Resonant leadership

Famed author Daniel Goleman explains four styles of leadership that get everyone moving on the same wavelength.

Daniel Goleman, author of the best-seller “Emotional Intelligence,” is a regular contributor to Korn Ferry.

When golf champion Jason Day gets ready to hit the ball down the fairway he doesn’t pull the putter out of his bag. He selects the right club for the power and distance he needs. If his shot finds his way into a sand trap, Day uses a wedge to nudge the ball back up onto the green; then he grabs the putter to guide the shot into the hole.

How do a golfer and his clubs relate to leadership? You can judge the effectiveness of any executive by the skill with which that leader selects and uses the appropriate tool for each situation. Just as an experienced golfer chooses the right club, an effective CEO employs the right style to get the job done.

Whatever style of leadership the CEO picks, it should be resonant. Resonance is strengthening and reinforcement of sound by moving on the same wavelength. Executives can influence the emotional states of colleagues. They can draw others onto their own positive wavelength. Or they can create dissonance by letting their negativity come into conflict with others’ emotions. Here are four key styles that can improve a group’s results:


Visionary leaders see the big picture. They think about where they are headed in broad terms, share their vision, and inspire others to collaborate to reach their goals. These leaders convey a sense of where the group is going. They don’t tell their colleagues how to get there. They draw them into the vision. This establishes collaborative relationships that boost performance and productivity in the long run.


The coaching style of leadership works best in one-on-one situations. Leaders demonstrate interest in those around them, developing trust and rapport with individual employees and motivating them. This style links people's desires to the organization’s goals.


The affiliative style of leadership focuses on building relationships and collaboration. Affiliative leaders raise morale by showing that they value employees and their feelings. This style builds harmony by connecting individuals.

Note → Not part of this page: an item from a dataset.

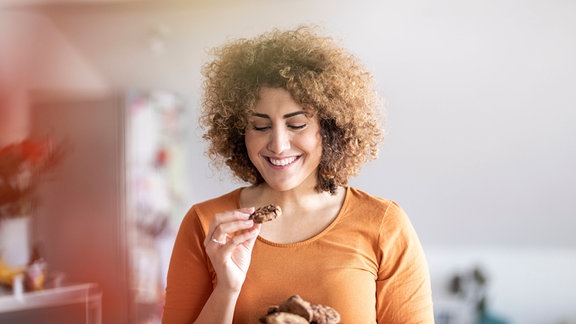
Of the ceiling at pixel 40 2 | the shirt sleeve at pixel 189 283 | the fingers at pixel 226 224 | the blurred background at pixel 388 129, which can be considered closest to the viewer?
the fingers at pixel 226 224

The democratic style of leadership draws on the knowledge of the entire group. It encourages employees to provide input and collaborate on decision-making. This style inspires loyalty, creates consensus, and builds resonance by placing a value on people’s input.

A golfer like Day doesn’t use a club in a tournament without practicing extensively with it. Before you can use a leadership style, you have to know yourself, to cultivate self-awareness. Ask for feedback from people you trust at all levels of your organization. Once you identify the emotional intelligence competencies you need to improve, work with a coach or study on your own to build and practice them. They will then be ready in your golf bag when you need them.